Donald notes that the Red Cloud Indian Art Show is known as a venue where artwork consistently sells, which is a major motivator for artists who are developing their craft and working to catch the eye of collectors.

“The Red Cloud Indian Art Show gives young artists the opportunity to show their work with mature, recognized artists. And audiences who follow those recognized artists also get a chance to see the work of the younger artists—to get a glimpse of what’s coming up,” he said. “Those collectors may end up investing in that young artist, watching them grow and develop, and helping them along, like they did for me.”

Donald’s relationship with The Heritage Center remains strong 50 years later. And indeed, each story Donald Montileaux tells of his journey as an artist is stitched together by his relationships—with family, friends, mentors, mentees, fellow artists, and institutions like IAIA and The Heritage Center. He draws inspiration in that relational aspect of art—and from the many mentors, fellow artists, and relatives—who have shaped his experience and perspective as a creator. And in all his artwork, he celebrates that interconnection.

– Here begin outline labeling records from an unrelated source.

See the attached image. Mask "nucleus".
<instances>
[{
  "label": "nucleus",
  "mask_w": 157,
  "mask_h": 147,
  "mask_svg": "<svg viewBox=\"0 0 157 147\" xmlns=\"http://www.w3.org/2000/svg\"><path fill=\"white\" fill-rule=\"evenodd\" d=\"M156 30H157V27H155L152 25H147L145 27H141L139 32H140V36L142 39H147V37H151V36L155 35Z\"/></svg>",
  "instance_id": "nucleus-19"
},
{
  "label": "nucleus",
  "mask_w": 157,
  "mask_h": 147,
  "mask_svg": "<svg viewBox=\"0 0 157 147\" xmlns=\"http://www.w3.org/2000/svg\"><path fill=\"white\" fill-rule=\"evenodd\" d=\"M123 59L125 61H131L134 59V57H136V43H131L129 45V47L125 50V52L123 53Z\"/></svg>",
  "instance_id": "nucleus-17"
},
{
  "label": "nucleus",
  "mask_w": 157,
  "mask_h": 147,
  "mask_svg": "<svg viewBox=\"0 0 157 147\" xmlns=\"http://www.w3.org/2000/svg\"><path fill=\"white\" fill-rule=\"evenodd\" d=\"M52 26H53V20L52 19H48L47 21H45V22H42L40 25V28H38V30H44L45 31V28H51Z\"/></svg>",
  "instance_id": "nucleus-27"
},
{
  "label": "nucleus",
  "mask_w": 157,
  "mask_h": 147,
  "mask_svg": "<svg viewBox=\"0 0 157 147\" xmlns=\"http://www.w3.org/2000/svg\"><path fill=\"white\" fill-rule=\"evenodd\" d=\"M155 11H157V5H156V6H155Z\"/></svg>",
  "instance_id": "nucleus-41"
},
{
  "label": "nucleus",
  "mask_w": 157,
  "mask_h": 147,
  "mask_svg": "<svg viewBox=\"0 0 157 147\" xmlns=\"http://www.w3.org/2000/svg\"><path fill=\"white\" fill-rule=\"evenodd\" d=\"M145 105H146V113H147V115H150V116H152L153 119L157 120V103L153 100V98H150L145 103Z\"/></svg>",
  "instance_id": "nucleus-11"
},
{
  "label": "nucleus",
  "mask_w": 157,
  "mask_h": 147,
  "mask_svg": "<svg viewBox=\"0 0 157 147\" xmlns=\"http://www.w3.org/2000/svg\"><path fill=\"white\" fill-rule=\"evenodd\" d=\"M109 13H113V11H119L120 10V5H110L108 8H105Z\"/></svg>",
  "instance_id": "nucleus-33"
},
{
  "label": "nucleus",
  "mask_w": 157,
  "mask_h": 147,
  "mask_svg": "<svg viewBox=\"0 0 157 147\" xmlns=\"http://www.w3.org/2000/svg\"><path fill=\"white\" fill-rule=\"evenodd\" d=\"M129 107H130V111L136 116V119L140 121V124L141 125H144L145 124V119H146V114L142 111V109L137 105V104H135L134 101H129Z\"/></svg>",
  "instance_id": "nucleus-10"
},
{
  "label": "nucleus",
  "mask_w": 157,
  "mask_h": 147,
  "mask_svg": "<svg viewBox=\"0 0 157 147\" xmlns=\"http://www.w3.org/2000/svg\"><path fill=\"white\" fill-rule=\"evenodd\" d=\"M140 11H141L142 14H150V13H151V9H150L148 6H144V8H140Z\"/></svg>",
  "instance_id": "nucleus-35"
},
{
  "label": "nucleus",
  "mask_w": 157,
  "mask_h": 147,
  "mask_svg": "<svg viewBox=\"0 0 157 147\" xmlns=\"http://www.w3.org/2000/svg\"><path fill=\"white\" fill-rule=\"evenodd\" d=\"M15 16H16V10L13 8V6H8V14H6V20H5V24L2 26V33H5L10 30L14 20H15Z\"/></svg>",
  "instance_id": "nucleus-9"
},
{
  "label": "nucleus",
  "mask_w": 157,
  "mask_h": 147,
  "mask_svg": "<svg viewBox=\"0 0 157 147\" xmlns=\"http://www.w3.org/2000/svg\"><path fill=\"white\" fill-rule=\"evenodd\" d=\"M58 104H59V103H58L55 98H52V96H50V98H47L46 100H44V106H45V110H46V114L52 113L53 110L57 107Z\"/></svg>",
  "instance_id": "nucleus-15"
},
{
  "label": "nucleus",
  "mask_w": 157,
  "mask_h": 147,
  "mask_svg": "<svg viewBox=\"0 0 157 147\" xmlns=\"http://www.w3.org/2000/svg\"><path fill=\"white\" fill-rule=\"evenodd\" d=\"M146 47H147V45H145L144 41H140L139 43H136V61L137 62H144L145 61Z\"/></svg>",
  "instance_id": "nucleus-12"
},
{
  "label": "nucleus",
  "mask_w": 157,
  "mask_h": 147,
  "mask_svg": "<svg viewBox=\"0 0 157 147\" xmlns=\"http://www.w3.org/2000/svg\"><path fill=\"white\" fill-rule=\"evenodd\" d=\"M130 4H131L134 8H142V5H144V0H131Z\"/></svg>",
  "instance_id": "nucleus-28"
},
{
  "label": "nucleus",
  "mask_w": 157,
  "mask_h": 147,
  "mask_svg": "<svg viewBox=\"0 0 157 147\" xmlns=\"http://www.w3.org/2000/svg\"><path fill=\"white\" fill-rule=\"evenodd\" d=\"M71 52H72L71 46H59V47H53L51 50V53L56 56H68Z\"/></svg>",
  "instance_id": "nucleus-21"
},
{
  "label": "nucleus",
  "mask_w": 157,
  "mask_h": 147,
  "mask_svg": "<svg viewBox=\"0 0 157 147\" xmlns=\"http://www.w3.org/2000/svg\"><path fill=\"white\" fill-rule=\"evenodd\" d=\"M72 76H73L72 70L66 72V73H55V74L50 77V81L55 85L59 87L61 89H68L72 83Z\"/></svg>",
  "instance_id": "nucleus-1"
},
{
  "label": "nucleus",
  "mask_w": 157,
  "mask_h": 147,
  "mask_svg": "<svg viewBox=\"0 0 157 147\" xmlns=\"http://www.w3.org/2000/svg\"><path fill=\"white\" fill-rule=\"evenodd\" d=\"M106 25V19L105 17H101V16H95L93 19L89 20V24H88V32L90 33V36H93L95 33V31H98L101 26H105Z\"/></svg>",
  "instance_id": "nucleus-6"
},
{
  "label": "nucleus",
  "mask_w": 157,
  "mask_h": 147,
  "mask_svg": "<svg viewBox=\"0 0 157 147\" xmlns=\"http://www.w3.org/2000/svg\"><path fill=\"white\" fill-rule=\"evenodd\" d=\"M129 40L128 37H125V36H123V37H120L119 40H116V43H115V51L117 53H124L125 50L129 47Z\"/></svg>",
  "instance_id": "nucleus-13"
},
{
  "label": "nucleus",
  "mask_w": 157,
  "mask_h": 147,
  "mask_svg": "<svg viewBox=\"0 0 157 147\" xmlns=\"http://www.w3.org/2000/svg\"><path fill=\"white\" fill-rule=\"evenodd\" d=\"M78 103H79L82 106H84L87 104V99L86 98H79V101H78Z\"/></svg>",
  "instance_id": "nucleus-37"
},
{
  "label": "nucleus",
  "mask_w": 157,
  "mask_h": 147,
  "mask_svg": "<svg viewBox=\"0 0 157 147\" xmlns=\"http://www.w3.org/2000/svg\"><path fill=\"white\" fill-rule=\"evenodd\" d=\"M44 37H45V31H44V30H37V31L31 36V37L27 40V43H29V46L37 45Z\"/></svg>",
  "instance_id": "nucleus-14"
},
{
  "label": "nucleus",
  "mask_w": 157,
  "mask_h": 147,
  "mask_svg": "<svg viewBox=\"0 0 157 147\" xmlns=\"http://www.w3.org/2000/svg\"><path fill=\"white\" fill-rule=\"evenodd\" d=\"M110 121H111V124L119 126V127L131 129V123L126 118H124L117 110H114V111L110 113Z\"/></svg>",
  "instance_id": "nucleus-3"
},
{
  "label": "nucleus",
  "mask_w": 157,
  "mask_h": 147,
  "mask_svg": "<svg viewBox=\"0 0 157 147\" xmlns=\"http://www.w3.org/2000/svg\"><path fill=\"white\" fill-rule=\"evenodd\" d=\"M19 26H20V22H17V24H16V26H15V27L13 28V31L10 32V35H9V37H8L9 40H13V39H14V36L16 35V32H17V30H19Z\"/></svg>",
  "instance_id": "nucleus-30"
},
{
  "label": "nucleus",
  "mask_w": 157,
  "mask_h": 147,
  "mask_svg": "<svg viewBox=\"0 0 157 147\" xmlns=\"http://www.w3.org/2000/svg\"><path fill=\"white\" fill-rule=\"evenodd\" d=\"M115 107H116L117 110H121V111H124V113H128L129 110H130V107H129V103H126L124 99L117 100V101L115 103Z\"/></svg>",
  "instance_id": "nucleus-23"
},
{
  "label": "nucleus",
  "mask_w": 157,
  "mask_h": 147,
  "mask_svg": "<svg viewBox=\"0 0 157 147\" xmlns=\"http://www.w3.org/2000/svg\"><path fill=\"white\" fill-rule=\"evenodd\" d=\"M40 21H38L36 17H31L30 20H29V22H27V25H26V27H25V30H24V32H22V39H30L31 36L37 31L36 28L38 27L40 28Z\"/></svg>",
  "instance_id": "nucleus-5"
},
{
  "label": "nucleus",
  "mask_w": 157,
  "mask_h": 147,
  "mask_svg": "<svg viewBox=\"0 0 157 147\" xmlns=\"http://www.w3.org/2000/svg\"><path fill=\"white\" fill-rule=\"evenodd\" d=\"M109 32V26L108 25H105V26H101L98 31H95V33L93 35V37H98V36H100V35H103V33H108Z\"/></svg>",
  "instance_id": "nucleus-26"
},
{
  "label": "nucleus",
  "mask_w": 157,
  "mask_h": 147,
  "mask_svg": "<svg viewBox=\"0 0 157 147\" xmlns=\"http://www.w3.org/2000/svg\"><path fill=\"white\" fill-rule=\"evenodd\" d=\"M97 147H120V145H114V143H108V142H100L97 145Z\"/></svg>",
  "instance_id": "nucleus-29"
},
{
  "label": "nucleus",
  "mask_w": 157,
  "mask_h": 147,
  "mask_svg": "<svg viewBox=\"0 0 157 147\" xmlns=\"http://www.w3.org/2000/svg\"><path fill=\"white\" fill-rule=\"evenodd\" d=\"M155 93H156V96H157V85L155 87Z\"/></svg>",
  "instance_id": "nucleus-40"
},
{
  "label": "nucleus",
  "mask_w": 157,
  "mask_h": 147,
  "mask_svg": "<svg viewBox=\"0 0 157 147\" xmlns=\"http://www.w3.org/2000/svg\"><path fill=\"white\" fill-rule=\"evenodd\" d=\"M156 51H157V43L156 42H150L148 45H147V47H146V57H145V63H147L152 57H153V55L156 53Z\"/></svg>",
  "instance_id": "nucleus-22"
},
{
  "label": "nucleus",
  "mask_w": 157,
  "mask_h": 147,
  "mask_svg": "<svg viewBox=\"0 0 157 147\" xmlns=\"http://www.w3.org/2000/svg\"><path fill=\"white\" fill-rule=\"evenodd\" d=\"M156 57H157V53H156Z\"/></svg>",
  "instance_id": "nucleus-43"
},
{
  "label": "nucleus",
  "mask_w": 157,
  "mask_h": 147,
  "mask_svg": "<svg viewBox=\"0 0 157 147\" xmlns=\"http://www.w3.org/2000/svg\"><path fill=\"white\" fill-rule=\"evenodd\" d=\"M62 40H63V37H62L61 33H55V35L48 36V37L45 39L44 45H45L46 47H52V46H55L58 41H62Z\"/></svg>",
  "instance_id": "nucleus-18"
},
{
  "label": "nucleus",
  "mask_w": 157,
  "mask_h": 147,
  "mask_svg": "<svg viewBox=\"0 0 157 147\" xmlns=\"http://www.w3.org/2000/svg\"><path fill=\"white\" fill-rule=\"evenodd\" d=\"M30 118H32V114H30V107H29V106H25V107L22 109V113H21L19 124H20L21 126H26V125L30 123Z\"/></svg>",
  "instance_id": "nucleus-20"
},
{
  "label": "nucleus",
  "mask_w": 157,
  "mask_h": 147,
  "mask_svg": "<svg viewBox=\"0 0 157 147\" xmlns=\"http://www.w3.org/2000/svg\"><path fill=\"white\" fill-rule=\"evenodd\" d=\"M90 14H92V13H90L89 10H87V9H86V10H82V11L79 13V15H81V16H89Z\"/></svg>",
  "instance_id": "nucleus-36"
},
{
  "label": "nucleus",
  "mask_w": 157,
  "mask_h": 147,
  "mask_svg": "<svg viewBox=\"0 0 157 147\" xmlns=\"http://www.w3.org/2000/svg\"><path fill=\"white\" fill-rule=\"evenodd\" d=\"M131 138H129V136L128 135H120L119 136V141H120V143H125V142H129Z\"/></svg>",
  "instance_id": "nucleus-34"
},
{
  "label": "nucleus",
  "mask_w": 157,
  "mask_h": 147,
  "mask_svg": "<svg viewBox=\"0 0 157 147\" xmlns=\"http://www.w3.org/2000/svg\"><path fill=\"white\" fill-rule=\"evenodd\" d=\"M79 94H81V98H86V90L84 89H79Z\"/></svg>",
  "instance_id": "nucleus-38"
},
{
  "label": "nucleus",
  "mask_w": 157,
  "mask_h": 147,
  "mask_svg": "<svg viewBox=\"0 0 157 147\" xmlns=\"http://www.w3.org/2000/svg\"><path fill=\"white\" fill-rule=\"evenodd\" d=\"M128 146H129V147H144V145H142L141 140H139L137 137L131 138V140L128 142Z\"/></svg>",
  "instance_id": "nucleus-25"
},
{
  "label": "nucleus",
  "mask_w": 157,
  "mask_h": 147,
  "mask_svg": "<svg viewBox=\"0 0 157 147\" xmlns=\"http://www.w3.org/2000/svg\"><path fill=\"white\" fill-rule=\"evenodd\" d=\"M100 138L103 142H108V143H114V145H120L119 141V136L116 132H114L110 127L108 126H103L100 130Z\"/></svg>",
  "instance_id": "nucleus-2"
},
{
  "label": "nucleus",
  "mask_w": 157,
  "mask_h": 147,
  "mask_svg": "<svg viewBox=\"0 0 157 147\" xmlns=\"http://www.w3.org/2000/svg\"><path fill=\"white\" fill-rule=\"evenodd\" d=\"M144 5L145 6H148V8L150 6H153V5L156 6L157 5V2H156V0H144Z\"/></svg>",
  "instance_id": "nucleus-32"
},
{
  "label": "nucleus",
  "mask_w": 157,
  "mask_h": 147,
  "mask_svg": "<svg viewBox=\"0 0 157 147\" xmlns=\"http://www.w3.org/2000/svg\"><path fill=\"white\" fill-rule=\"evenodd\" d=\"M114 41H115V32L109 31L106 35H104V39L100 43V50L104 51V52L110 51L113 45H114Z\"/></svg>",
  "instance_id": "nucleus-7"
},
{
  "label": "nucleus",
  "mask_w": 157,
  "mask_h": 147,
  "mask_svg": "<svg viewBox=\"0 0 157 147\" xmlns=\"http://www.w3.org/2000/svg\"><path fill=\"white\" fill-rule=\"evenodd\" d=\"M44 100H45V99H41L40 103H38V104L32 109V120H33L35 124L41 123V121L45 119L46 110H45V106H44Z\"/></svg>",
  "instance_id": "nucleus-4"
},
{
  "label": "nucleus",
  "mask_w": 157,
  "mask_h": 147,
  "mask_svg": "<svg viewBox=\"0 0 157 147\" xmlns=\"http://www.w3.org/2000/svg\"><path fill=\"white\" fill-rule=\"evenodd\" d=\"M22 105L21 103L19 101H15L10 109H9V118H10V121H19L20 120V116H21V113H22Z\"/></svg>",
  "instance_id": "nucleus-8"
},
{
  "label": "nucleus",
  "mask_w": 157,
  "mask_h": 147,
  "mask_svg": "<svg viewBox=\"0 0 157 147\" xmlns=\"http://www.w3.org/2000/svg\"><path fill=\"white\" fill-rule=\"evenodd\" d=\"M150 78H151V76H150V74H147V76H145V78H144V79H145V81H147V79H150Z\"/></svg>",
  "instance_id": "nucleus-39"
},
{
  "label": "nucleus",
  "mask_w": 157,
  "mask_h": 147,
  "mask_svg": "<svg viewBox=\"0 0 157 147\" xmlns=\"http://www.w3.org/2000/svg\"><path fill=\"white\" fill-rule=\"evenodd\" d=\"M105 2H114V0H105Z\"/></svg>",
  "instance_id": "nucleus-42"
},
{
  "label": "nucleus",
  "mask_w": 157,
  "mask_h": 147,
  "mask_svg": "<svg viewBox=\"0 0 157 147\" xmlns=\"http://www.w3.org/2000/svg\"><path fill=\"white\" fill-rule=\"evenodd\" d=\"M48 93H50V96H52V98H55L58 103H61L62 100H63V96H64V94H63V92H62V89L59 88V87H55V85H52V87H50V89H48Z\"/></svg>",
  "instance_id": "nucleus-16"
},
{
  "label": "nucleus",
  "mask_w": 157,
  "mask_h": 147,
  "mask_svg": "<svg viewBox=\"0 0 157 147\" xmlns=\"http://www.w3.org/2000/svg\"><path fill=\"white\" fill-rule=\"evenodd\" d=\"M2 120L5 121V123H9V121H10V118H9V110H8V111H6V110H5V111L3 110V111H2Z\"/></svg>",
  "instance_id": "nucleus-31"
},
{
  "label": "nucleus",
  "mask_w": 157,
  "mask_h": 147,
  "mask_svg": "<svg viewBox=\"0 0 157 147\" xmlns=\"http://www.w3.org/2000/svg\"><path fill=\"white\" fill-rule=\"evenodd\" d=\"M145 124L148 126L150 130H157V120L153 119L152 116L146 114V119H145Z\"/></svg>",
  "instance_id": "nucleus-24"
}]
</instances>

“I used to dance traditional dance, and when I was [at IAIA] in Santa Fe, a guy wrote a poem about dressing in his costume to dance. He said, ‘When I put on my moccasins, I think of my grandma, because I remember her stitching them with sinew and putting on the rawhide sole. When I look at my leggings, I think of my grandpa and how he sewed those leggings together.In the same way, when I make that first step in the dance, I am no longer who I am now, I am all my relatives, and that’s how we dance, as my relatives,’” he remembered.

“I thought, man—that’s so cool. I could dance ten times longer than I could if I didn’t have all those people’s spirits within me. All those things, that’s who an artist is. He’s not one person, he’s all these individuals.”